Değişen yerküremizde yanlış beslenme( GDO’ lu ürünler), güneş ışınlarına çokça maruz kalma, özcesi kirlenen yerküremizin insan üzerinde bıraktığı en büyük tesir de tüm vücudumuzda olmakla birlikte derimizde daha ziyade olmaktadır.
Eskiye orantıyla cilt kanserlerinin( melanom, bazalyom vs.) günümüzde kat kat arttığı istatiksel bir gerçektir. Değişen yerküreyle birlikte günümüz dermatoloğunun iş meydanı da bu meydanda değişip gelişmek zorundadır. Zira; ciltteki her türlü benin kanserleşme riskinden ötürü dermatologlar tarafından takip edilmesi, şüphelenildiği takdirde cerrahi müdahale ile alınıp patolojik incelemesinin de yapılması gerekir.
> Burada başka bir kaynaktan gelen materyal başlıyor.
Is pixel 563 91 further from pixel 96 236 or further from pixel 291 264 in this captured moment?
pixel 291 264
Cilt kanserlerinin kendi aralarında çok çeşitli tipleri vardır. Her insanın vücudunu yeterli tanıması, ciltteki her türlü renk ve yapısal değişiklikte dermatoloğuna başvurması gerekir. Güneşe maruz kalan vücut kesimlerinin zararlı ışınlardan korunması için güneş koruyucularının değerini yadsımamak gerekir.
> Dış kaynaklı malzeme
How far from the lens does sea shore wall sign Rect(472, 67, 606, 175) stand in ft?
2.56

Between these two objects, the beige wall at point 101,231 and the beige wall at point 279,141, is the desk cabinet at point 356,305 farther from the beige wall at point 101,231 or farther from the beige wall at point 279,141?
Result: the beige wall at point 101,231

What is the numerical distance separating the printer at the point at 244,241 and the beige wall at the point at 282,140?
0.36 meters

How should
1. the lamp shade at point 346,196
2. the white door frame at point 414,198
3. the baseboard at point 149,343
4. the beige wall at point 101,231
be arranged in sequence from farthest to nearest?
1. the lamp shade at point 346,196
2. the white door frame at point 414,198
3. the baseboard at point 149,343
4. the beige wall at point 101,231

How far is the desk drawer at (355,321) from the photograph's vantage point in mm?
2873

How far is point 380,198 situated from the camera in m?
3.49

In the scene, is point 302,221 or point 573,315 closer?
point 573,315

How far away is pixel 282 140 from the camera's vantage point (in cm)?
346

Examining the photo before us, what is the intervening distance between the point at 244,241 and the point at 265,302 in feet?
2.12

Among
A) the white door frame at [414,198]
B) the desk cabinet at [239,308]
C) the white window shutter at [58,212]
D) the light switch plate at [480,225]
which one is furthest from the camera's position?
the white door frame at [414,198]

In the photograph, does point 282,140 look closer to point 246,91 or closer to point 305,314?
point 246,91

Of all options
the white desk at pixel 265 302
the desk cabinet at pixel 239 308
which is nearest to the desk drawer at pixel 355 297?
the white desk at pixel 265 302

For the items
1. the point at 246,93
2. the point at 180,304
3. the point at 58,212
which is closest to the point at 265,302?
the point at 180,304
Çocuklarda ve yaşlılarda bu bahis ekstra hassasiyet gerektirir.Ülkemizde dermatolojinin yeni kısımlarından biri sayılan cerrahi dermatoloji birçok Avrupa memleketinin çok gerisinde olmakla birlikte, bizde de süratle yayılmaktadır( her kentte birkaç tane uygulayıcı olsa da). Hekimlik mesleği öğrenilip kenara bırakılan bir meslek değildir. Günün kaide ve koşullarıyla birlikte doktorun de kendi branşında kendini yenilemesi ve eğitmesi koşuldur. Geçmişte meslektaşlarımız lepra ile uğraşırken günümüzde bu marazdan eser bile bulamıyoruz. Bunun yanında gerilim, kavi hayat temposu ve kirli muhit sebebiyle acilen çabucak her gün geçmişte var olmayan yeni semptomlar ve marazlarla yüz yüze geliyoruz. Bu mealde da yerkürede olduğu üzere bizde de dermatolojinin alt branşlarını görmek, örneğin; immun dermatoloji, etraf dermatolojisi, umumî dermatoloji, infeksiyöz dermatoloji, dermatolojik cerrahi üzere, bu sahalarda yetkin meslektaşlarımla vatandaşlarıma daha uygun hizmet sunabilmek devletim ismine en büyük isteğimdir.